* WRITTEN EXERCISE *
Output each of the entries below verbatim, without changing any character.

* SUPPLIED RECORDS *
────────────────
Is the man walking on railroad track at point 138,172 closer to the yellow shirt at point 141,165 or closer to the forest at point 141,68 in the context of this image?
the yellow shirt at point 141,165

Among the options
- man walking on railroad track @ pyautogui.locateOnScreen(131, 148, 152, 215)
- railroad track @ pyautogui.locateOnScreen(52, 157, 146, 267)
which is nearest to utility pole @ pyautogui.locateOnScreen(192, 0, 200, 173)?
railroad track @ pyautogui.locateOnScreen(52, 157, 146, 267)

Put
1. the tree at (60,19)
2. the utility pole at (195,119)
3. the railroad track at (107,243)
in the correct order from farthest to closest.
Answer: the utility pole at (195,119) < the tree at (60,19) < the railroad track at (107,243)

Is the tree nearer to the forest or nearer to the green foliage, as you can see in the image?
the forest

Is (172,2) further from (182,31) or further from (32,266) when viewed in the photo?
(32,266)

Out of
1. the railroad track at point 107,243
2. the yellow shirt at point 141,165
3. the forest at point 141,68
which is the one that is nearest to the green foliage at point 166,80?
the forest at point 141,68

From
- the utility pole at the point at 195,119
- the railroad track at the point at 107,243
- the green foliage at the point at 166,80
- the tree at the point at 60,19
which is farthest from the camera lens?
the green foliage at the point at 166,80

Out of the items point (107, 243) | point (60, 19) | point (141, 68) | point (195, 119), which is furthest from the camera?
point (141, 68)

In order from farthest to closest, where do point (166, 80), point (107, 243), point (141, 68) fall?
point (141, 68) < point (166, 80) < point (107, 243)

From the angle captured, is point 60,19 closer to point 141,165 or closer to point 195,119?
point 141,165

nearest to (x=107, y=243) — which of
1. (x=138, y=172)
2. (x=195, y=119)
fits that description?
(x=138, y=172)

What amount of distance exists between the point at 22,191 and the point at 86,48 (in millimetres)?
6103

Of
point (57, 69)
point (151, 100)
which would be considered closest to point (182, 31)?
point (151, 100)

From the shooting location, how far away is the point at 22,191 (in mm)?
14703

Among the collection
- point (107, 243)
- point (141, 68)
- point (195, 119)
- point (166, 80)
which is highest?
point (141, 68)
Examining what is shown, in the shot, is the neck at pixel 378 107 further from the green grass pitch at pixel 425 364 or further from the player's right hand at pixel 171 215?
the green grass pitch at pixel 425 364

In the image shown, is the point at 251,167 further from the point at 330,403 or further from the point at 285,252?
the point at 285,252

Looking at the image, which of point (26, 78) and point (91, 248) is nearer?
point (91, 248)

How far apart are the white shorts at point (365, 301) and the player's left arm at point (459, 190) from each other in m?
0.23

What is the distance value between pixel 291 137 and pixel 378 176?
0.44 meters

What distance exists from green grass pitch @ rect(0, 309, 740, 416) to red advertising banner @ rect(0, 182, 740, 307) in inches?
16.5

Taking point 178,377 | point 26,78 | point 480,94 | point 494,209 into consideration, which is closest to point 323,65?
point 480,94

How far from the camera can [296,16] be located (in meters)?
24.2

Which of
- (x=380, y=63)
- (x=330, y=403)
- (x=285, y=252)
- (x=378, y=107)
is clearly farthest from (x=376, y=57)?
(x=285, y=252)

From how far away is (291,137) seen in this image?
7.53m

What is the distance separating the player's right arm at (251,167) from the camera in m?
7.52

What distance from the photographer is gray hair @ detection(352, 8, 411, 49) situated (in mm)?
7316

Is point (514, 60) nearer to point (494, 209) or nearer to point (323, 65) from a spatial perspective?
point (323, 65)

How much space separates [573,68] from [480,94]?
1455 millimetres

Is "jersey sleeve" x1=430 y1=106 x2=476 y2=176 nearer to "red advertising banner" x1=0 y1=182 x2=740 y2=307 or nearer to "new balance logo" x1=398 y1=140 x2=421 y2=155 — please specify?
────────────────
* RESULT FOR THIS EXERCISE *
Is the man walking on railroad track at point 138,172 closer to the yellow shirt at point 141,165 or closer to the forest at point 141,68 in the context of this image?
the yellow shirt at point 141,165

Among the options
- man walking on railroad track @ pyautogui.locateOnScreen(131, 148, 152, 215)
- railroad track @ pyautogui.locateOnScreen(52, 157, 146, 267)
which is nearest to utility pole @ pyautogui.locateOnScreen(192, 0, 200, 173)?
railroad track @ pyautogui.locateOnScreen(52, 157, 146, 267)

Put
1. the tree at (60,19)
2. the utility pole at (195,119)
3. the railroad track at (107,243)
in the correct order from farthest to closest.
Answer: the utility pole at (195,119) < the tree at (60,19) < the railroad track at (107,243)

Is the tree nearer to the forest or nearer to the green foliage, as you can see in the image?
the forest

Is (172,2) further from (182,31) or further from (32,266) when viewed in the photo?
(32,266)

Out of
1. the railroad track at point 107,243
2. the yellow shirt at point 141,165
3. the forest at point 141,68
which is the one that is nearest to the green foliage at point 166,80?
the forest at point 141,68

From
- the utility pole at the point at 195,119
- the railroad track at the point at 107,243
- the green foliage at the point at 166,80
- the tree at the point at 60,19
which is farthest from the camera lens?
the green foliage at the point at 166,80

Out of the items point (107, 243) | point (60, 19) | point (141, 68) | point (195, 119), which is furthest from the camera?
point (141, 68)

In order from farthest to closest, where do point (166, 80), point (107, 243), point (141, 68) fall?
point (141, 68) < point (166, 80) < point (107, 243)

From the angle captured, is point 60,19 closer to point 141,165 or closer to point 195,119?
point 141,165

nearest to (x=107, y=243) — which of
1. (x=138, y=172)
2. (x=195, y=119)
fits that description?
(x=138, y=172)

What amount of distance exists between the point at 22,191 and the point at 86,48 (in millimetres)?
6103

Of
point (57, 69)
point (151, 100)
which would be considered closest to point (182, 31)?
point (151, 100)

From the shooting location, how far away is the point at 22,191 (in mm)?
14703

Among the collection
- point (107, 243)
- point (141, 68)
- point (195, 119)
- point (166, 80)
which is highest?
point (141, 68)
Examining what is shown, in the shot, is the neck at pixel 378 107 further from the green grass pitch at pixel 425 364 or further from the player's right hand at pixel 171 215?
the green grass pitch at pixel 425 364

In the image shown, is the point at 251,167 further from the point at 330,403 or further from the point at 285,252?
the point at 285,252

Looking at the image, which of point (26, 78) and point (91, 248) is nearer?
point (91, 248)

How far apart are the white shorts at point (365, 301) and the player's left arm at point (459, 190) from each other in m?
0.23

What is the distance value between pixel 291 137 and pixel 378 176?
0.44 meters

What distance exists from green grass pitch @ rect(0, 309, 740, 416) to red advertising banner @ rect(0, 182, 740, 307) in inches?
16.5

Taking point 178,377 | point 26,78 | point 480,94 | point 494,209 into consideration, which is closest to point 323,65?
point 480,94

How far from the camera can [296,16] be located (in meters)?
24.2

Which of
- (x=380, y=63)
- (x=330, y=403)
- (x=285, y=252)
- (x=378, y=107)
is clearly farthest from (x=376, y=57)?
(x=285, y=252)

From how far away is (291,137) seen in this image?
7.53m

What is the distance separating the player's right arm at (251,167) from the camera in m?
7.52

What distance from the photographer is gray hair @ detection(352, 8, 411, 49) situated (in mm)?
7316

Is point (514, 60) nearer to point (494, 209) or nearer to point (323, 65) from a spatial perspective?
point (323, 65)

How much space separates [573,68] from [480,94]?
1455 millimetres

Is "jersey sleeve" x1=430 y1=106 x2=476 y2=176 nearer to "red advertising banner" x1=0 y1=182 x2=740 y2=307 or nearer to "new balance logo" x1=398 y1=140 x2=421 y2=155 — please specify?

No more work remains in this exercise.